Alıntı |
((
Rapora göre Kahire, özellikle İsrail Genelkurmay Başkanı Eyal Zamir’in sarı hata ilişkin açıklamalarının ardından Gazze’de yaşananları büyük bir endişeyle izliyor. Zamir’in bu hattı yeni bir savunma ve saldırı hattı olarak nitelemesine dikkat çekilirken, İsrail ordusunun kontrolü altında bulunan bölgede tünel altyapısını tahrip etme ve evleri yıkma gibi faaliyetlerinin, Kahire’de Gazze’de uzun vadeli bir askeri varlık tesis edilmesine yönelik hazırlık olarak yorumlandığı ifade edildi. Bu durumun, Mısır’ı Washington nezdinde acil diplomatik girişimlerde bulunmaya sevk ettiği kaydedildi.

Mısır Askerî İstihbaratı eski Başkan Yardımcısı ve İstihbarat Dairesi eski Başkanı Korgeneral Ahmed Kâmil ise Mısır’ın İsrail’in üzerinde uzlaşılan barış planından kaçınma girişimlerine karşı büyük bir öfke duyduğunu belirtti. Kâmil, İsrail’in sarı hattaki hamlelerinin Gazze’de ve Mısır sınırına yakın bölgelerde kalıcı bir askeri varlık oluşturma niyetine işaret ettiğini, bunun da Mısır’ın ulusal güvenliği açısından ciddi bir tehdit oluşturduğunu vurguladı.

uı
Kaynaklar, Mısır'ın Sisi ve Netanyahu arasında bir zirve düzenlenmesi için şartlar belirlediğini bildiriyor. (İsrail medyası)

Kâmil, Şarku’l Avsat’a yaptığı açıklamada, Mısır’ın tutumunun ulusal güvenliği ilgilendiren bir dizi temel konuda açık, net ve değişmez olduğunu söyledi. Kâmil, bu tutumun, barışın Mısır dış politikasının temel ve stratejik hedefi olması, Kahire’nin İsrail tarafıyla imzalanan anlaşmalara bağlılığı ve İsrail’in iki taraf arasında imzalanan anlaşmalara saygı göstermesi gerekliliğine dayandığını ifade etti.
))
Verilen kayıtlar |
((
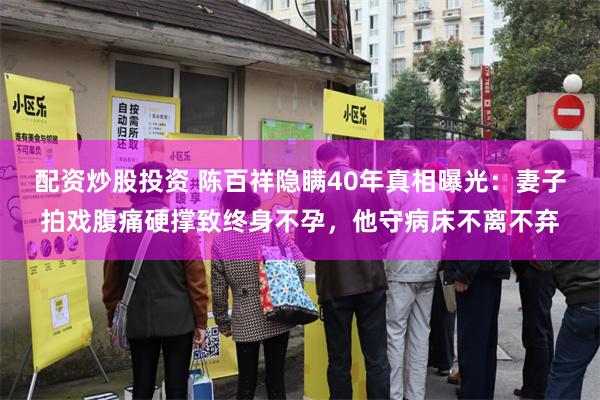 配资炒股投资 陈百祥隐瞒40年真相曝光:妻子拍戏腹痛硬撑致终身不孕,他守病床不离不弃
))
((
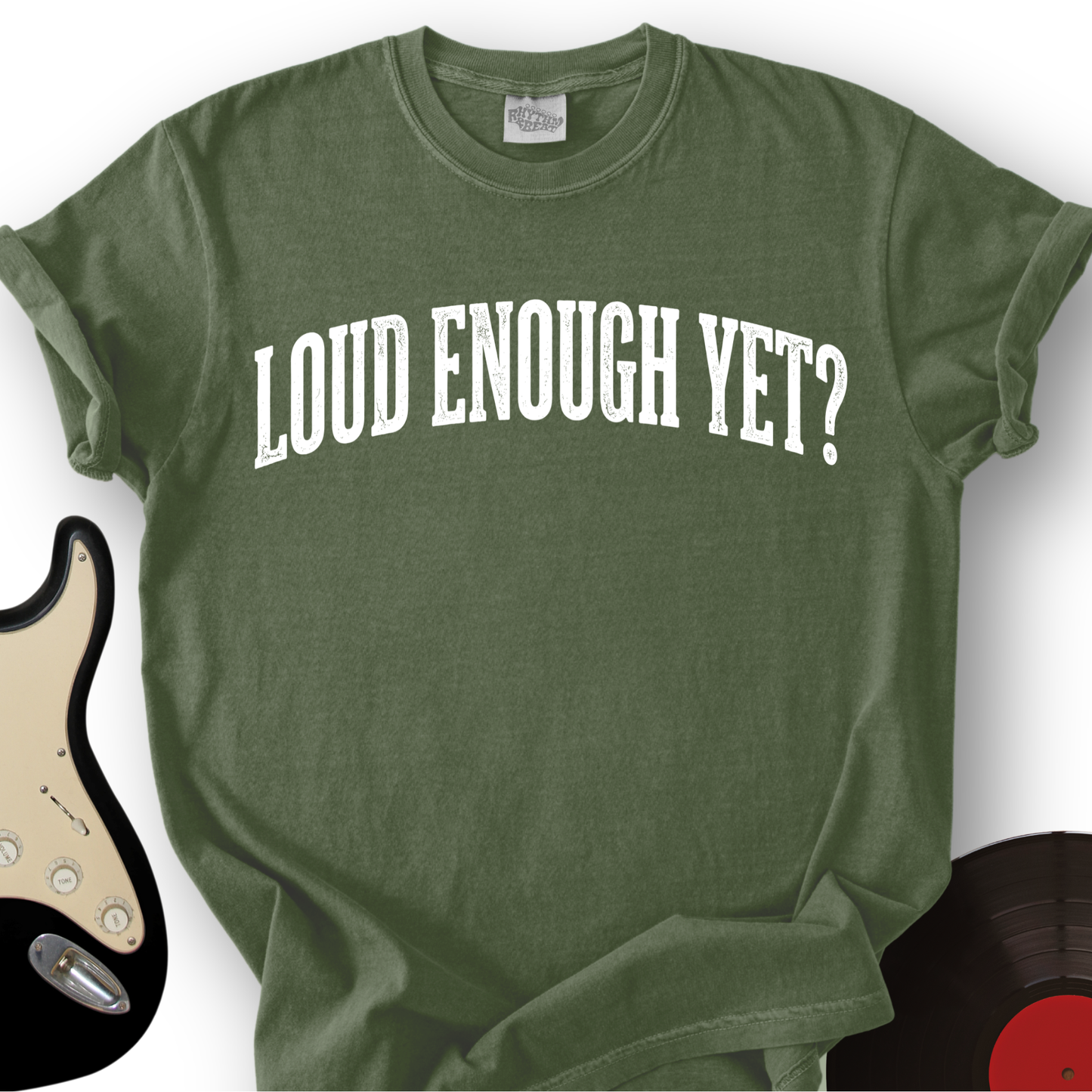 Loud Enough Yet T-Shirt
))
Yapılacaklar |
(a) Alıntının "Rapora göre Kahire, özellikle" sözleriyle başlayıp "sevk ettiği kaydedildi." sözleriyle biten bölümünü aynen yazın.
(b) Alıntıya göre:
(i) Zamir sarı hattı nasıl niteledi?
(ii) İsrail ordusunun kontrolündeki bölgede hangi iki faaliyetten söz ediliyor?
(iii) Kâmil açıklamasını hangi yayına yaptı?
(c) Mısır'ın sarı hat konusundaki tutumunu anlatan alıntıyı son cümlesinden sonra sürdürür müsünüz?
Kayıtlara ihtiyaç yoktur.

Yanıtlar |
(a)
Rapora göre Kahire, özellikle İsrail Genelkurmay Başkanı Eyal Zamir’in sarı hata ilişkin açıklamalarının ardından Gazze’de yaşananları büyük bir endişeyle izliyor. Zamir’in bu hattı yeni bir savunma ve saldırı hattı olarak nitelemesine dikkat çekilirken, İsrail ordusunun kontrolü altında bulunan bölgede tünel altyapısını tahrip etme ve evleri yıkma gibi faaliyetlerinin, Kahire’de Gazze’de uzun vadeli bir askeri varlık tesis edilmesine yönelik hazırlık olarak yorumlandığı ifade edildi. Bu durumun, Mısır’ı Washington nezdinde acil diplomatik girişimlerde bulunmaya sevk ettiği kaydedildi.

(b)
(i) Yeni bir savunma ve saldırı hattı olarak.
(ii) Tünel altyapısını tahrip etme ve evleri yıkma.
(iii) Şarku'l Avsat'a.

(c)
Kâmil, Mısır’ın İsrail ile gerilimin düşürülmesine yönelik şartlarının, Gazze anlaşmasının ABD Başkanı Donald Trump’ın girişimi doğrultusunda tüm aşamalarıyla uygulanmasını kapsadığını belirtti. Buna göre, herhangi bir engelleme ya da geçersiz gerekçeler olmaksızın ikinci aşamaya derhal geçilmesi, kalıcı ateşkesin tesis edilmesi ve barış sürecine geçilmesi gerektiğini vurguladı. Ayrıca İsrail’in anlaşmayı eksiksiz uygulaması, mutabık kalınan miktarlarda insani yardımların girişine izin vermesi ve Refah Sınır Kapısı’nın iki yönde açılması şartlarını sıraladı.

Kâmil’e göre diğer şartlar arasında, Mısır’ın Gazze Şeridi sakinlerinin zorla ya da gönüllü göçe zorlanmasını kesin olarak reddetmesi, İsrail’in Batı Şeria’da yerleşim kurulmasına ve bölgenin İsrail’e ilhakına yönelik adımlarına karşı çıkılması, İsrail ordusunun Philadelphia Koridoru da dahil olmak üzere Gazze Şeridi’nin tamamından çekilmesi ve 7 Ekim 2023 sınırlarına dönülmesi yer alıyor. Kâmil, mevcut İsrail varlığının, anlaşmanın aşamalarının uygulanmasına bağlı geçici bir durum olduğunu, sarı hat da dahil olmak üzere tüm hatların fiili ve hukuki geçerliliği olmayan, varsayımsal çizgiler olduğunu ifade etti.

Dördüncü şartın ise Netanyahu ve hükümetinin, Arap Barış Girişimi kapsamında yer alan açık Arap taleplerine ne ölçüde yanıt verdiğiyle ilgili olduğunu belirten Kâmil, bunun; işgal altındaki Arap topraklarından çekilme, iki devletli çözüme onay verilmesi ve Filistinlilerin Gazze ya da Batı Şeria’dan zorla yerinden edilmesinin reddedilmesi gibi başlıkları içerdiğini söyledi. Ayrıca İsrail’in iyi komşuluk ve saldırmazlık yönünde iyi niyet göstermesi, nükleer silah tehdidinden arındırılmış bir bölge oluşturulmasına ilişkin uluslararası taleplerle uyumlu adımlar atması ve bu alandaki uluslararası anlaşmalara katılması gerektiğini vurguladı.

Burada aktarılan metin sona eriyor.